AUFGABENSTELLUNG 1:
Welche Voraussetzung hat die Haftpflichtversicherung laut dem Text zum Versicherungsschutz des Geschäftsführers?
AUFGABENSTELLUNG 2:
Führen Sie den Text zum Versicherungsschutz des Geschäftsführers im Anschluss an seinen letzten Satz weiter.

DOKUMENTTEXT:

+++++

Demzufolge habe das OLG Frankfurt zu Unrecht als wissentliche Pflichtverletzung des Geschäftsführers, die zu einem Ausschluss des Versicherungsschutzes führen soll, eine Verletzung der Insolvenzantragspflicht nach § 15a InsO und einer vorgelagerten Pflicht zur Beobachtung der wirtschaftlichen Lage der Gesellschaft zugrunde gelegt. Für einen Verstoß gegen das Zahlungsverbot aus § 64 GmbHG a.F. – und erst recht für die Annahme einer wissentlichen Verletzung dieser Vorschrift – genüge es nicht, eine Verletzung der Insolvenzantragspflicht festzustellen, sondern jede nach Insolvenzreife erfolgte Zahlung sei darauf zu prüfen, ob sie nach dieser Regelung verboten war.

Unzutreffend sei auch die Annahme des OLG Frankfurt, dass eine wissentliche Verletzung der Insolvenzantragspflicht deswegen für einen Risikoausschluss ausreichend sei, weil es sich dabei um die wesentliche Ursache einer Masseschmälerung bei der Insolvenzschuldnerin gehandelt habe. Eine Verletzung der Insolvenzantragspflicht verursacht noch keine Masseschmälerung in Höhe der geltend gemachten Zahlungsbeträge, für die der Geschäftsführer hafte. Die Haftpflichtversicherung setzt eine konkrete objektive Pflichtverletzung voraus, die den Eintritt des Versicherungsfalls unmittelbar herbeigeführt hat.

+++++

Zeilen mit räumlichen Fragedaten:
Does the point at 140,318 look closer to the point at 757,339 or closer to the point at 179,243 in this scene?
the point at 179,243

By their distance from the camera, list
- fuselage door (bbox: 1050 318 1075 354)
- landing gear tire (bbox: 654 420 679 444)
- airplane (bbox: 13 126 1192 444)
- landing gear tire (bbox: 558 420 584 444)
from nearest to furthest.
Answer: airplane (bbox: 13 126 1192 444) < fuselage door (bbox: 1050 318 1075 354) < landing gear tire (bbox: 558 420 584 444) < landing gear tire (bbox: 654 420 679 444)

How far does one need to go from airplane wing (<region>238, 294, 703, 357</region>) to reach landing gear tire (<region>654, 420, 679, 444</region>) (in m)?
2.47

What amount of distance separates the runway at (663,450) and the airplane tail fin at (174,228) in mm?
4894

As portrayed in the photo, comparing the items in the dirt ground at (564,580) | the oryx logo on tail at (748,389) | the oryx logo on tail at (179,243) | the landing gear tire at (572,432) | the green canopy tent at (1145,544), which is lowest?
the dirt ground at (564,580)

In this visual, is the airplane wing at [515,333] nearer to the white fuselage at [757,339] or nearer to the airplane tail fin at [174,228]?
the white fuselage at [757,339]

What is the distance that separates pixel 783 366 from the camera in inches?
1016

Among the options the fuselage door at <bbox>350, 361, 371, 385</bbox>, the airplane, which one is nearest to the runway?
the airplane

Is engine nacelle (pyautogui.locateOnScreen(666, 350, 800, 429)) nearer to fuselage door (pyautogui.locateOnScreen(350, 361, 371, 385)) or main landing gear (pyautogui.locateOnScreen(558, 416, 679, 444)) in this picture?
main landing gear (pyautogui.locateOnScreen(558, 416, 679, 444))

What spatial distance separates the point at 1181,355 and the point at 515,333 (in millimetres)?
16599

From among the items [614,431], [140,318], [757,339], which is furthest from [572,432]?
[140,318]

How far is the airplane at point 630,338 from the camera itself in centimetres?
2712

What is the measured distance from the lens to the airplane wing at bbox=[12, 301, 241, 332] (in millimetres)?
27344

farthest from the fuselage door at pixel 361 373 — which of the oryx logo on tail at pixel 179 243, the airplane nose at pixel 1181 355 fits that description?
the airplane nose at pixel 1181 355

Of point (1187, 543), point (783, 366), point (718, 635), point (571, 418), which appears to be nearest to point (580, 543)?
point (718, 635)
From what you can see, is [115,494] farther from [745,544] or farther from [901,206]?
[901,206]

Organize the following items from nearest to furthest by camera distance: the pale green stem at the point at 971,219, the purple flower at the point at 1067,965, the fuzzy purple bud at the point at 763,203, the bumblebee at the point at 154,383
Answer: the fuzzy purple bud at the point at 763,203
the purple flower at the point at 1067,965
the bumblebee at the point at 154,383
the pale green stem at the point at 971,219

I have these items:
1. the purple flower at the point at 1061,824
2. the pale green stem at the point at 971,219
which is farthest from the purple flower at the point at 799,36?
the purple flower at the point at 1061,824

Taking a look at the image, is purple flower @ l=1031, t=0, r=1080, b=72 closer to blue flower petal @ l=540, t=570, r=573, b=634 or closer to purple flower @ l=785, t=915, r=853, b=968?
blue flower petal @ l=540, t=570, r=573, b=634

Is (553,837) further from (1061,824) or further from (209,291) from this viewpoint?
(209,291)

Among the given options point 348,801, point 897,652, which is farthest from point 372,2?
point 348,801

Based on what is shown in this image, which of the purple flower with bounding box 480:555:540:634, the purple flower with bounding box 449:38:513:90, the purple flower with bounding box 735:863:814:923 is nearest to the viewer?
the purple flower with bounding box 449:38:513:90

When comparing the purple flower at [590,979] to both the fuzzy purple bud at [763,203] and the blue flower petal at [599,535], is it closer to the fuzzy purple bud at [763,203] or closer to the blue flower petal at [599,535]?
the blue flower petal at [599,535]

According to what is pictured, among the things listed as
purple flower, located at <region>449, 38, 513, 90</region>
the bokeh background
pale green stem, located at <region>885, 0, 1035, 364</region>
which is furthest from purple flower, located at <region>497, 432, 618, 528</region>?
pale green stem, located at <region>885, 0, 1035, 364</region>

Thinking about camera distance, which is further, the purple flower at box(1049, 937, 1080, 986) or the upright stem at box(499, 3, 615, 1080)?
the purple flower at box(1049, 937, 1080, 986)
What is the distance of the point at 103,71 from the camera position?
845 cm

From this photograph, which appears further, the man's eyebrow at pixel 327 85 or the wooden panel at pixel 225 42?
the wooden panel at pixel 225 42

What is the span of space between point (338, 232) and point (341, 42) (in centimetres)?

+++++

LÖSUNG 1:
Sie setzt eine konkrete objektive Pflichtverletzung voraus, die den Eintritt des Versicherungsfalls unmittelbar herbeigeführt hat.

LÖSUNG 2:
Wissentlich handelt nach dem BGH nur derjenige Versicherte, der die verletzten Pflichten positiv kennt. Bedingter Vorsatz, bei dem er die in Rede stehende Verpflichtung nur für möglich hält, reiche dafür ebenso wenig aus wie eine fahrlässige Unkenntnis. Der Versicherte müsse die von ihm verletzte Pflicht positiv gekannt und subjektiv das Bewusstsein gehabt haben, gesetz-, vorschrifts- oder sonst pflichtwidrig zu handeln. Das OLG Frankfurt habe den Eintritt der Insolvenzreife durch Zahlungsunfähigkeit unterstellt, zur Kenntnis des Geschäftsführers jedoch nur festgestellt, dass dieser sich der Gewissheit der Zahlungsunfähigkeit zumindest bewusst verschlossen habe. Die erforderliche positive Kenntnis des Geschäftsführers folge daraus gerade nicht.

Dementsprechend hob der BGH das Urteil des OLG Frankfurt auf und verwies die Sache zur neuen Verhandlung und Entscheidung an das OLG Frankfurt zurück.

Bedeutung und Praxisfolgen

Wie bereits das vorgehende Urteil des OLG Frankfurt hat die Entscheidung des BGH erhebliche Praxisrelevanz – nur mit umgekehrten Vorzeichen.
Obwohl der Rechtsstreit das Zahlungsverbot nach dem mittlerweile aufgehobenen § 64 GmbHG a.F. betraf, dürfte die Argumentation des BGH auf das nunmehr rechtsformübergreifende Zahlungsverbot nach Insolvenzreife gemäß § 15b InsO übertragbar sein.

Die Haftung von Geschäftsführern und Vorständen auf Ersatz von Zahlungen nach Eintritt der Insolvenzreife kann schnell beträchtliche Summen erreichen, weshalb ein umfassender D&O-Versicherungsschutz essenziell ist.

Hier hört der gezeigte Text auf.